Kelsen , em sua Teoria Pura do Direito defende que o Direito não apresenta lacunas, de modo que, tudo aquilo que não está proibido é permitido. Já Hart defende que as lacunas existem, e, para resolver esse problema, ele cria a sua definição da “textura aberta” do direito. Essa abertura se mostra, principalmente, nos casos em que não exista uma resposta, mas sim respostas ao caso concreto (HART, 1986, p. 165). Na sua concepção, o direito não consegue regular determinados casos, o que contribui para a discricionariedade na decisão de um caso concreto pelo juiz. Esse poder discricionário do intérprete ou aplicador do direito é utilizado para determinar o significado da norma jurídica caracterizada pela textura aberta (BUENO, 2010, p. 285). De acordo com Hart (1986), esses espaços jurídicos são preenchidos pelos tribunais, desempenhando, nesses casos, a função de criar leis para o caso concreto.

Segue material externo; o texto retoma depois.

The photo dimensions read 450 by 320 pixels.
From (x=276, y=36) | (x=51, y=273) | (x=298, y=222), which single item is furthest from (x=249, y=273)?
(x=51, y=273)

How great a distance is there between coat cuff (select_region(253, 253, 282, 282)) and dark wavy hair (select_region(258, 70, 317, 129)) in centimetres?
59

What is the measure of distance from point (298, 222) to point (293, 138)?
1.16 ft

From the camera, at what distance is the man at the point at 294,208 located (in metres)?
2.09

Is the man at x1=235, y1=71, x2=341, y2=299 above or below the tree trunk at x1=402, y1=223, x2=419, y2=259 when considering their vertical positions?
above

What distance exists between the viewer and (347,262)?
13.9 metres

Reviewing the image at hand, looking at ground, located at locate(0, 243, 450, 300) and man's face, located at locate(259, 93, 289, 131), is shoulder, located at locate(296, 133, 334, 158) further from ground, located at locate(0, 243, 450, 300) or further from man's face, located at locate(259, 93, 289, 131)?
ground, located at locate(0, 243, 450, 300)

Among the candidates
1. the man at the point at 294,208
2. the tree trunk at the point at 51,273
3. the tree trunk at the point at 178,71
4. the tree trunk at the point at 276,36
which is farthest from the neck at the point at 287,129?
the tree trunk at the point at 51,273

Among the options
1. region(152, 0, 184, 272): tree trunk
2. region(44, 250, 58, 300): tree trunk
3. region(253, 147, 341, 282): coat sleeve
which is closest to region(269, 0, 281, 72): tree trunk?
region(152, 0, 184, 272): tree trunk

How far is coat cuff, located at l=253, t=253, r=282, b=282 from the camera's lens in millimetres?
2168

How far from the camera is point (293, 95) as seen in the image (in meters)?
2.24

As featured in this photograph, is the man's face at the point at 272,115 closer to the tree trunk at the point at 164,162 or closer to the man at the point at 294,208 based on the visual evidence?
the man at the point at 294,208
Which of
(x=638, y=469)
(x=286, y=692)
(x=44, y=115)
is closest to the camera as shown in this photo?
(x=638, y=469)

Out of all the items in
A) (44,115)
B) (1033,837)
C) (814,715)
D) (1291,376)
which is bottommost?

Conforme Neves, um dos pontos de partida da teoria dos princípios de Dworkin é a crítica à noção de “textura aberta” do direito de Hart (NEVES, 2013, p. 51), segundo a qual, nas situações não reguladas por regras, o juiz decidiria por discricionariedade. O problema da tese do poder discricionário, segundo Tania (2012), é que não há um padrão que guie o juiz ao promover essa mudança. Em sua teoria, Dworkin afirma que os princípios são normas pertencentes ao sistema jurídico e vincularam os juízes nos casos em que as regras não são suficientes para a tomada de decisão (NEVES, 2013, p. 52). Segundo Dworkin, o juiz Hércules utilizaria os princípios para superar a discricionariedade dos casos difíceis e encontrar a única decisão correta para o caso concreto (NEVES, 2013, p. 56).
A meu ver, a teoria de Hart acerca da “textura aberta” do direito é a mais adequada e compatível com as sociedades modernas. Considero equivocada a visão de Dworkin de que existiria apenas uma resposta correta para o caso concreto. Nesse âmbito, considero relevante citar a definição de contingência citada por Luhmann (2004), segundo a qual todos os fatos existentes podem assumir outras formas, o que também ocorre no sistema jurídico. Dessa forma, fica evidente que o mesmo caso concreto pode ser decidido de inúmeras formas distintas, sempre existindo uma decisão mais justa. No entanto, à luz do ordenamento jurídico brasileiro, é essencial que as decisões tomadas pelos juízes sejam sempre fundamentadas juridicamente, para que essa discricionariedade não se torne uma pura arbitrariedade.
Conforme Luhmann (2016), em seu texto “O direito da sociedade”, a unidade do sistema jurídico acontece na forma de sequências operativas que o reproduzem autopoieticamente. Essas operações têm a capacidade de distinguir sistema e ambiente pela utilização da autoreferência, processo através do qual o sistema se defini, distinguindo-se dos demais.
O autor afirma que toda observação deve ser baseada em uma distinção para designar o objeto analisado. A observação e os observadores, só podem ter acesso a si mesmo por meio de um paradoxo. Dessa forma, a unidade de um código binário só pode ser representada por um paradoxo, que pode se traduzir em novas distinções. Pode-se dizer que o sistema jurídico utiliza o código direito/não direito. Um primeiro passo é a distinção adicional entre codificação e programação, o que permite tornar os códigos mais técnicos, reduzindo-o à relação de intercâmbio de valores, o positivo e o negativo.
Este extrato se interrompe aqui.